= Given passage =

# Dice problem (obtaining expected value)

• Oct 21st 2011, 06:13 AM
acasas4
Dice problem (obtaining expected value)
If X is the number of 3's that appear when 60 dice are tossed, what is the E(X^2)?

I am not sure how to set this problem up? I am guessing you have to get it into an integral form but I am not sure. Thanks to anyone who can help!
• Oct 21st 2011, 07:33 AM
emakarov
Re: Dice problem (obtaining expected value)
X has binomial distribution: $P(X=i)=\binom{60}{i}\left(\frac{1}{6}\right)^i$ $\left(\frac{5}{6}\right)^{60-i}$. So, $E(X^2)=\sum_{i=1}^{60}i^2P(X=i)$.
• Oct 21st 2011, 11:12 AM
CaptainBlack
Re: Dice problem (obtaining expected value)
Quote:

Originally Posted by emakarov
X has binomial distribution: $P(X=i)=\binom{60}{i}\left(\frac{1}{6}\right)^i$ $\left(\frac{5}{6}\right)^{60-i}$. So, $E(X^2)=\sum_{i=1}^{60}i^2P(X=i)$.

$Var(X)=E(X^2)-\overline{X}^2$

CB

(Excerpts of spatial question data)
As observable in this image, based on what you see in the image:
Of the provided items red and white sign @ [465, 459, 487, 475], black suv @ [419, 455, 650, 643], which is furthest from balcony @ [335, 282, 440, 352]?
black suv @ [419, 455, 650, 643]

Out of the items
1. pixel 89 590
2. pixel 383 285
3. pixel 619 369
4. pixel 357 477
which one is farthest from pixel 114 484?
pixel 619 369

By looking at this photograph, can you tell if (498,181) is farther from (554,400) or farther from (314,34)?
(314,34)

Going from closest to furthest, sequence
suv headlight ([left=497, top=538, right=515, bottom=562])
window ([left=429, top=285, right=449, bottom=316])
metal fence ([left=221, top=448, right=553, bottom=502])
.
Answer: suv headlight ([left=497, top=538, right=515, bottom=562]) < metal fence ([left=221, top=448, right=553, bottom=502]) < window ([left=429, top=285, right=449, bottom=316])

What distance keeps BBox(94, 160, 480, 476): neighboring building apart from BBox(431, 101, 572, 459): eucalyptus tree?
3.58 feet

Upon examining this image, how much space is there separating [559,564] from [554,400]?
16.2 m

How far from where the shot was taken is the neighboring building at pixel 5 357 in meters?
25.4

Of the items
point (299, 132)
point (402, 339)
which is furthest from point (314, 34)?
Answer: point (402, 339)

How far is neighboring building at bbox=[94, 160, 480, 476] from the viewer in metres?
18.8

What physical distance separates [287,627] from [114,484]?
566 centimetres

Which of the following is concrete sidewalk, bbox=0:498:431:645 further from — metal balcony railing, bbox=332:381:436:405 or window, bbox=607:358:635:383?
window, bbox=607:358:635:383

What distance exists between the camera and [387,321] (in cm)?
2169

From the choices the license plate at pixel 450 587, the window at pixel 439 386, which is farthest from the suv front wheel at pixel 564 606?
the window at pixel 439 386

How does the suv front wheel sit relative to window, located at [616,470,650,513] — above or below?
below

= Written tasks =
• A. Rewrite the dice thread from "If X is the" up to and including "who can help!", changing "integral form" to "series form".
• B. List the usernames of everyone who posted in the dice thread.
The material is not needed for anything here.

= Task-by-task results =
• A.
If X is the number of 3's that appear when 60 dice are tossed, what is the E(X^2)?

I am not sure how to set this problem up? I am guessing you have to get it into an series form but I am not sure. Thanks to anyone who can help!

• B. acasas4, emakarov, CaptainBlack